Starting out with begging on the streets of Ain El Mreisseh early in the morning, rather than getting ready for school.
Facing a Mosque in the Ain El Mreisseh area, woman sits all day in hopes of getting people to help her and her infant survive.
She carries her daughter around the streets of Ain El Mreisseh, instead of taking her to school.
He works at a mechanics shop rather than being at home and getting ready for school.
Young beggar in Hamra still manages to smile despite missing on an actual childhood.
After a long day, young beggar waits by the side of a generous man to buy him a sandwich.
At the end of the day, this looks like brother and sister comparing how much money each one collected.
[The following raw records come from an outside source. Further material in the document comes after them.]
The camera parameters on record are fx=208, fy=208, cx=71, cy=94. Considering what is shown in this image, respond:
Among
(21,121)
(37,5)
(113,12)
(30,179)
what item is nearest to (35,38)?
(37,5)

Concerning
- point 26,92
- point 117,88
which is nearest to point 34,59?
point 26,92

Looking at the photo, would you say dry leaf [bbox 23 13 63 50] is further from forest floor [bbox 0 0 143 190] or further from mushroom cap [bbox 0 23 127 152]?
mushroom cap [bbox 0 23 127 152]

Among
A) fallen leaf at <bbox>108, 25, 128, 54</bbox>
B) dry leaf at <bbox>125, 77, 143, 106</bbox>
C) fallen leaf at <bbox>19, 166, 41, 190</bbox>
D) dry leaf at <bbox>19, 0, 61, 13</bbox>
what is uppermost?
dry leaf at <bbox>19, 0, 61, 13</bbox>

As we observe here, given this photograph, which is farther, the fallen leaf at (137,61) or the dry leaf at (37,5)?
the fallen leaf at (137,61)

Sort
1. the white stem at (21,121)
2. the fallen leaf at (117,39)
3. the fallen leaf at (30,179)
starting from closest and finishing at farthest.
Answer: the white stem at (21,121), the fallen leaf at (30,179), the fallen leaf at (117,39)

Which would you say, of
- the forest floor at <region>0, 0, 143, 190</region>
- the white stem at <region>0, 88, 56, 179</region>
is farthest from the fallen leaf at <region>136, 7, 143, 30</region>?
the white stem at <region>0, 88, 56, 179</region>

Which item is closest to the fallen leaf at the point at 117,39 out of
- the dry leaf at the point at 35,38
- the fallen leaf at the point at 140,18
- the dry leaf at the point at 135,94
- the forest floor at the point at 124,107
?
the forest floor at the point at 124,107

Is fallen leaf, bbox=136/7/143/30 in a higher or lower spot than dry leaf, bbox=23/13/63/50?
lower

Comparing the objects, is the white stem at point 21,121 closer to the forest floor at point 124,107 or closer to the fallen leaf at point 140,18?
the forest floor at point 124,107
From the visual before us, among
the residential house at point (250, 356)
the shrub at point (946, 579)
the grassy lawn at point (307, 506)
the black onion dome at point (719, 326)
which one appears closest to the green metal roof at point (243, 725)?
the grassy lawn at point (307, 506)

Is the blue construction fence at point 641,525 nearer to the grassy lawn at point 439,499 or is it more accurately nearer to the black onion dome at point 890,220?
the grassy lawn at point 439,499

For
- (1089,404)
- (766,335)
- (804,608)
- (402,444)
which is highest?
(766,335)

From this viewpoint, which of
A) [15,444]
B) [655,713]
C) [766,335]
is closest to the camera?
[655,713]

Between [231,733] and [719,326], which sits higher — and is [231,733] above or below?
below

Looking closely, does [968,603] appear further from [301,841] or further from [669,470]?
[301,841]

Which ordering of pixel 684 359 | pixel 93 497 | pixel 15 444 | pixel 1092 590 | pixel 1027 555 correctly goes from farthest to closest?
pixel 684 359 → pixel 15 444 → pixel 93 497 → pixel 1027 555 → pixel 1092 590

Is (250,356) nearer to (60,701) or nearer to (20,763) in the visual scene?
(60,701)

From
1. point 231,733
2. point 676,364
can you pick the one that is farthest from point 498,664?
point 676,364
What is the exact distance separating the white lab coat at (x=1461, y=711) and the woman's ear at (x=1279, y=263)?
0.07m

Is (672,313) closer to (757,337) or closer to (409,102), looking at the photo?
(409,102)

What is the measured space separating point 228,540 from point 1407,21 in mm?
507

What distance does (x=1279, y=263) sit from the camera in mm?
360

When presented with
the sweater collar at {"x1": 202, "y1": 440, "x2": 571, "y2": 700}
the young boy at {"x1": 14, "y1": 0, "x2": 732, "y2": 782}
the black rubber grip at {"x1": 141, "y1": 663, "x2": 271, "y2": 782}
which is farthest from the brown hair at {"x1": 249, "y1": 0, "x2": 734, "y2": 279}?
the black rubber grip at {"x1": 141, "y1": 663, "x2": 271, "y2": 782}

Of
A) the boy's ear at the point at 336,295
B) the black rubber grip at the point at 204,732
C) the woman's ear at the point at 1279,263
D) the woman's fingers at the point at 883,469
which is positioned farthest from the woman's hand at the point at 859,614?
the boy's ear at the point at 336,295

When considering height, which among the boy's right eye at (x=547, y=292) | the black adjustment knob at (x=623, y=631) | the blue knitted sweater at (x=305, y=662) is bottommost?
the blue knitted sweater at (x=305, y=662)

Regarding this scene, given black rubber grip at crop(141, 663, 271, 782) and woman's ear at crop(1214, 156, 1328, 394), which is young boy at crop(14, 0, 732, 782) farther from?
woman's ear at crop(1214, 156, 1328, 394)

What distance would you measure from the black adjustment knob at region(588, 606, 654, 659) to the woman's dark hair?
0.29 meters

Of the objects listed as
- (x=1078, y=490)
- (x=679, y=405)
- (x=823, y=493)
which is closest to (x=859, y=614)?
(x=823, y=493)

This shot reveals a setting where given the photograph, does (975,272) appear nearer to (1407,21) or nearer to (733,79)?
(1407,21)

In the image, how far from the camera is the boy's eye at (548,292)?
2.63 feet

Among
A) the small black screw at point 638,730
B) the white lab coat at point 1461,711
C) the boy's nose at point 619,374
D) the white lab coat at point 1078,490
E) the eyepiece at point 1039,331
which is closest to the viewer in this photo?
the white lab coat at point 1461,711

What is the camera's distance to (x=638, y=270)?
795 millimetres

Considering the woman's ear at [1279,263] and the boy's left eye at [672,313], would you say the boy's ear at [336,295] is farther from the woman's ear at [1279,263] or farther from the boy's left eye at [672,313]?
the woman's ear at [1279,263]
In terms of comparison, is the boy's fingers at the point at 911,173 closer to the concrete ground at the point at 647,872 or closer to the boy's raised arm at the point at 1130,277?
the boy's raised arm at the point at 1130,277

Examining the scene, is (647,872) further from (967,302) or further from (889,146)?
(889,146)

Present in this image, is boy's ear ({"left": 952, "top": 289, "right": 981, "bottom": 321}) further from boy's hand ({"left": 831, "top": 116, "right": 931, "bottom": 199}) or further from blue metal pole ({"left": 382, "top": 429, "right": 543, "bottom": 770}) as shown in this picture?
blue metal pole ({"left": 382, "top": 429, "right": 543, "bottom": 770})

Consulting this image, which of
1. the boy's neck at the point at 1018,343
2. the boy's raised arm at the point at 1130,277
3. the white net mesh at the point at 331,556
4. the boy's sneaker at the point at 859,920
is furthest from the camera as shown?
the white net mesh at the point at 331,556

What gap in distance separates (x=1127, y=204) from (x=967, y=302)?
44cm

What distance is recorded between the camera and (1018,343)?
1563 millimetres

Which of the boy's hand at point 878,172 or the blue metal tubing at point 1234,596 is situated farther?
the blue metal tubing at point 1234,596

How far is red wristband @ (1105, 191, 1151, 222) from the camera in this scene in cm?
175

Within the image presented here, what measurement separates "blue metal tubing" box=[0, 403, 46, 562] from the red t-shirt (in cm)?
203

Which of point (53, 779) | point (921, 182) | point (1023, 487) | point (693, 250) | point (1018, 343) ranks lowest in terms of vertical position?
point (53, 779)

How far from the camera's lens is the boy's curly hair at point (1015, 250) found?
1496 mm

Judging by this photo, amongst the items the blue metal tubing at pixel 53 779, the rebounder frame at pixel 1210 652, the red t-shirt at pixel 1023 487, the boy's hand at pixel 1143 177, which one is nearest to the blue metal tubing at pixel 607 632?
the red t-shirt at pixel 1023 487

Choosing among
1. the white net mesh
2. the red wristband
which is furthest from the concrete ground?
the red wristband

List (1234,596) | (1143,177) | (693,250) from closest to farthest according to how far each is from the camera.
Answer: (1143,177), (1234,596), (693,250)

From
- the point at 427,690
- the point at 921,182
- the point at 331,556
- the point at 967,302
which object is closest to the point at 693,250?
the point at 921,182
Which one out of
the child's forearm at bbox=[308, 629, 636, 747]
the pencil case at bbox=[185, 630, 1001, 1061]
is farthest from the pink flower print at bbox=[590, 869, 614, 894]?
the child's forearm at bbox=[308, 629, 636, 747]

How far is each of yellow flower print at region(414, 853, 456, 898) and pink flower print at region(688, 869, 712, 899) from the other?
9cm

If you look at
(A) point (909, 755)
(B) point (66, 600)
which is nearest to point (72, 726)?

It is known that there are above 1,500,000 Syrian Refugees in Lebanon and they’re continuously increasing. The United Nations High Commissioner for Refugees (UNHCR) and United Nations Children’s Fund (UNICEF) are two of many institutions that are working with a number of public schools throughout Lebanon, in the hope of making education available for the maximum number of refugees. There are 1,835,840 Syrian refugees currently in Lebanon, who are getting assistance, but also 53.3% of these refugees (978,503) are children between the ages of 1-17. 90,000 of these children are now attending schools, whereas the rest are still struggling in getting themselves registered. This is due to minimal funding that the UNHCR and UNICEF are receiving. The question remains, are the beggars on the streets unregistered refugees or refugees waiting to be registered?